Open-Access: This article is an open-access article that was selected by an in-house editor and fully peer-reviewed by external reviewers. It is distributed in accordance with the Creative Commons Attribution NonCommercial (CC BY-NC 4.0) license, which permits others to distribute, remix, adapt, build upon this work non-commercially, and license their derivative works on different terms, provided the original work is properly cited and the use is non-commercial. See: http://creativecommons.org/Licenses/by-nc/4.0/
Corresponding author: Xiao-Hong Ma, MD, Associate Professor, Doctor, Department of Diagnostic Radiology, National Cancer Center/National Clinical Research Center for Cancer/Cancer Hospital, Chinese Academy of Medical Sciences and Peking Union Medical College, No. 17 Panjiayuan Nanli, Chaoyang District, Beijing 100021, China. maxiaohong@cicams.ac.cn
Received: January 28, 2021 Peer-review started: January 28, 2021 First decision: March 29, 2021 Revised: April 15, 2021 Accepted: July 27, 2021 Article in press: July 27, 2021 Published online: August 28, 2021 Processing time: 208 Days and 11.7 Hours
Abstract
Hepatocellular carcinoma (HCC) is the most common primary malignant liver tumor in China. Preoperative diagnosis of HCC is challenging because of atypical imaging manifestations and the diversity of focal liver lesions. Artificial intelligence (AI), such as machine learning (ML) and deep learning, has recently gained attention for its capability to reveal quantitative information on images. Currently, AI is used throughout the entire radiomics process and plays a critical role in multiple fields of medicine.

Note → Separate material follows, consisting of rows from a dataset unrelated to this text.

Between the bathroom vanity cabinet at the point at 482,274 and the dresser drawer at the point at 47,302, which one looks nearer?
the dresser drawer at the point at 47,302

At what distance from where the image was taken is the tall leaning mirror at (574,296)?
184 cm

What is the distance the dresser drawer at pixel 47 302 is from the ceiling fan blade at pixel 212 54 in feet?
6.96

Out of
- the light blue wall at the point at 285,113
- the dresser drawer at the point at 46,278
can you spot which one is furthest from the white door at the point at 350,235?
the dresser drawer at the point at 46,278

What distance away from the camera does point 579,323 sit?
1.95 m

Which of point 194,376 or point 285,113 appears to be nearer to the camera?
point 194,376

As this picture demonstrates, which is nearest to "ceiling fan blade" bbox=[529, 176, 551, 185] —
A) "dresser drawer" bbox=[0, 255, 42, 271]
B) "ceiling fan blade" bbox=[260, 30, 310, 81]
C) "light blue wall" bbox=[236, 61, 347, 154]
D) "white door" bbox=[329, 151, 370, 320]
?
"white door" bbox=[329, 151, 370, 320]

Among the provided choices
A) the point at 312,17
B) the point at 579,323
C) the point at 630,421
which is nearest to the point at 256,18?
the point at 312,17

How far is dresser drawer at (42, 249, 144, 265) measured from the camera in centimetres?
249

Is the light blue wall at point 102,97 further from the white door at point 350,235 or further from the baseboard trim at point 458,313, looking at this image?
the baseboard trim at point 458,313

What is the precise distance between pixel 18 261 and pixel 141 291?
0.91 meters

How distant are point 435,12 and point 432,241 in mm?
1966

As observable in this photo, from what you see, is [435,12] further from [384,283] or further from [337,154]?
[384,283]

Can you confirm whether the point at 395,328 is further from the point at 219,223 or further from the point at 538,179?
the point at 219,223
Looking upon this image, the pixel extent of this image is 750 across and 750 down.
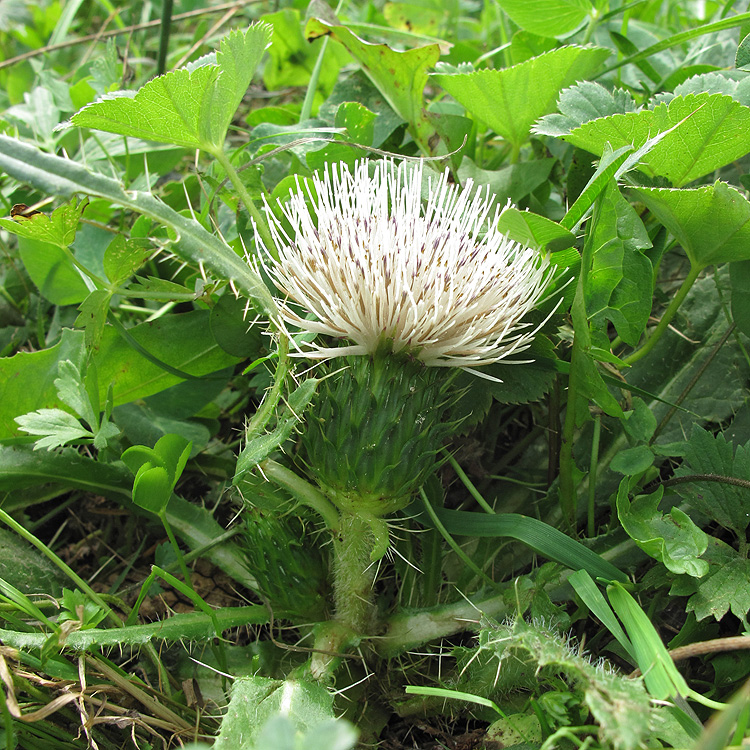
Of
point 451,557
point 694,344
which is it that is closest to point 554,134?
point 694,344

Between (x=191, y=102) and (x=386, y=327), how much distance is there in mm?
670

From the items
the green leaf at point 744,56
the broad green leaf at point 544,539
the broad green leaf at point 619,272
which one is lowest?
the broad green leaf at point 544,539

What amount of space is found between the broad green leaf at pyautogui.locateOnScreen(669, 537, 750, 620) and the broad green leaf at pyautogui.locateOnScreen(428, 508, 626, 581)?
0.44ft

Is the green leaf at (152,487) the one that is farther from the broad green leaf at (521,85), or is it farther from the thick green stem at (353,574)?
A: the broad green leaf at (521,85)

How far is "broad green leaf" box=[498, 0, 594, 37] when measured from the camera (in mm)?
2123

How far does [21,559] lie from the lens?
1.65 meters

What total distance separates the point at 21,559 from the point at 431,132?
5.30 feet

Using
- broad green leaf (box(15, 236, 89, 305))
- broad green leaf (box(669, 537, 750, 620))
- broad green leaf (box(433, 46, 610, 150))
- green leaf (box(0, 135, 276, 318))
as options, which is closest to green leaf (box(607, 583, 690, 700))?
broad green leaf (box(669, 537, 750, 620))

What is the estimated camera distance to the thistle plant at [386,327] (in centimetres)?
130

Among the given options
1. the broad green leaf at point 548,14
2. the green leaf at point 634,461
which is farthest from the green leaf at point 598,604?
the broad green leaf at point 548,14

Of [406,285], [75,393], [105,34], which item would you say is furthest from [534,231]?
[105,34]

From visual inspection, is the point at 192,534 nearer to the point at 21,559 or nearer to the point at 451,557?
the point at 21,559

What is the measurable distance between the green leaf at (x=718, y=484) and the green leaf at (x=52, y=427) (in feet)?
4.63

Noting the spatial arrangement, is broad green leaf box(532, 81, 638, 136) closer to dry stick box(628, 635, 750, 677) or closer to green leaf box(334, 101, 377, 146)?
green leaf box(334, 101, 377, 146)
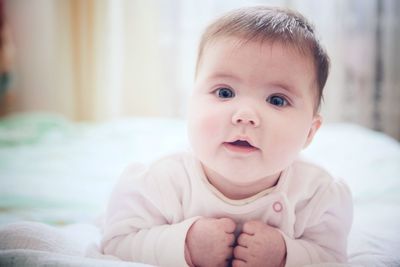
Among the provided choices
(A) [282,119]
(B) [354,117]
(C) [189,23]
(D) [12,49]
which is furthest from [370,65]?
(D) [12,49]

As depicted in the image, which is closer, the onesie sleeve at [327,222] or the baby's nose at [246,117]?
the baby's nose at [246,117]

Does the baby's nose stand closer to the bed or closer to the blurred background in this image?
the bed

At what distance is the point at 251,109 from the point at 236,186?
0.58ft

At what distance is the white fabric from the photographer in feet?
2.72

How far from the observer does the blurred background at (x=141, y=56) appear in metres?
2.59

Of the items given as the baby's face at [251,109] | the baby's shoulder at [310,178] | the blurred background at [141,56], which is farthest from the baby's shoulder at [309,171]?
the blurred background at [141,56]

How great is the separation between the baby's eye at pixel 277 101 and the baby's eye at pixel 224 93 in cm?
7

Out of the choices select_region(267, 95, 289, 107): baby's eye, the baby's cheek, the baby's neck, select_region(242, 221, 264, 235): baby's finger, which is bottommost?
select_region(242, 221, 264, 235): baby's finger

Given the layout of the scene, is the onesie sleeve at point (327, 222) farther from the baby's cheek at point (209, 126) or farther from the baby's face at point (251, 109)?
the baby's cheek at point (209, 126)

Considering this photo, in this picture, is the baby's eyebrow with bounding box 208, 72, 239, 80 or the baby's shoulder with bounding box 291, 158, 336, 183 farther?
the baby's shoulder with bounding box 291, 158, 336, 183

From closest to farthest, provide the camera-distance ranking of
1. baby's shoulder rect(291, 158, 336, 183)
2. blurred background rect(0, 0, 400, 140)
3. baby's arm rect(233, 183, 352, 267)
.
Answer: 1. baby's arm rect(233, 183, 352, 267)
2. baby's shoulder rect(291, 158, 336, 183)
3. blurred background rect(0, 0, 400, 140)

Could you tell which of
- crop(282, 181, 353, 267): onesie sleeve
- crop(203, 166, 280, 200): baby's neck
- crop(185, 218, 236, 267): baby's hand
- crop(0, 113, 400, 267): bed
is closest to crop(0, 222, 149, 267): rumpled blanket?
crop(0, 113, 400, 267): bed

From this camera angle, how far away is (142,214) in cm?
86

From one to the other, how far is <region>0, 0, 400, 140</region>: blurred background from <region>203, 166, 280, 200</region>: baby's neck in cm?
184
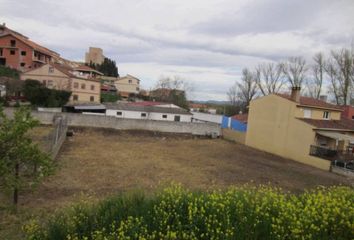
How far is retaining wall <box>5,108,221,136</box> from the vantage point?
2794 centimetres

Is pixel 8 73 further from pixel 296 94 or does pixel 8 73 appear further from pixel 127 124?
pixel 296 94

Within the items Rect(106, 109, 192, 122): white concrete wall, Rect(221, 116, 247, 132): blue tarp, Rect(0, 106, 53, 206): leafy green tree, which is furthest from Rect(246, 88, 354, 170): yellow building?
Rect(0, 106, 53, 206): leafy green tree

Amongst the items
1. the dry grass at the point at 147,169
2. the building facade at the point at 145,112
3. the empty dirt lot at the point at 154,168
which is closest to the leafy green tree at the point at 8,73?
the building facade at the point at 145,112

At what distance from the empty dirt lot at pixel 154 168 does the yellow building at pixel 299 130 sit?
1.42m

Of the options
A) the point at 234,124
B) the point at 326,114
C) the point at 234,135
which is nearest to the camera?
the point at 326,114

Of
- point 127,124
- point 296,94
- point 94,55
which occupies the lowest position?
point 127,124

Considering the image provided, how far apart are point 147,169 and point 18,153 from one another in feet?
30.6

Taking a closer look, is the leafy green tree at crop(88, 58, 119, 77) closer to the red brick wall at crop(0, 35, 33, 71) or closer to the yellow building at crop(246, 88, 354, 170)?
the red brick wall at crop(0, 35, 33, 71)

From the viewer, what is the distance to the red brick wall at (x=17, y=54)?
4934 centimetres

This review summarizes the applications of AI in various aspects of preoperative imaging of HCC, including segmentation, differential diagnosis, prediction of histopathology, early detection of recurrence after curative treatment, and evaluation of treatment response. We also review the limitations of previous studies and discuss future directions for diagnostic imaging of HCC.
Core Tip: Hepatocellular carcinoma (HCC) threatens human health because of its high morbidity and recurrence rates. Patients with HCC may benefit from early diagnosis, timely treatment, and appropriate follow-up strategies. In the era of big data, artificial intelligence (AI) provides critical information regarding the diagnosis, treatment, and prognosis of HCC. We herein discuss the role of AI in the following aspects of preoperative imaging: Segmentation, differential diagnosis, prediction of histopathology, early detection of recurrence after curative treatment, and evaluation of treatment response.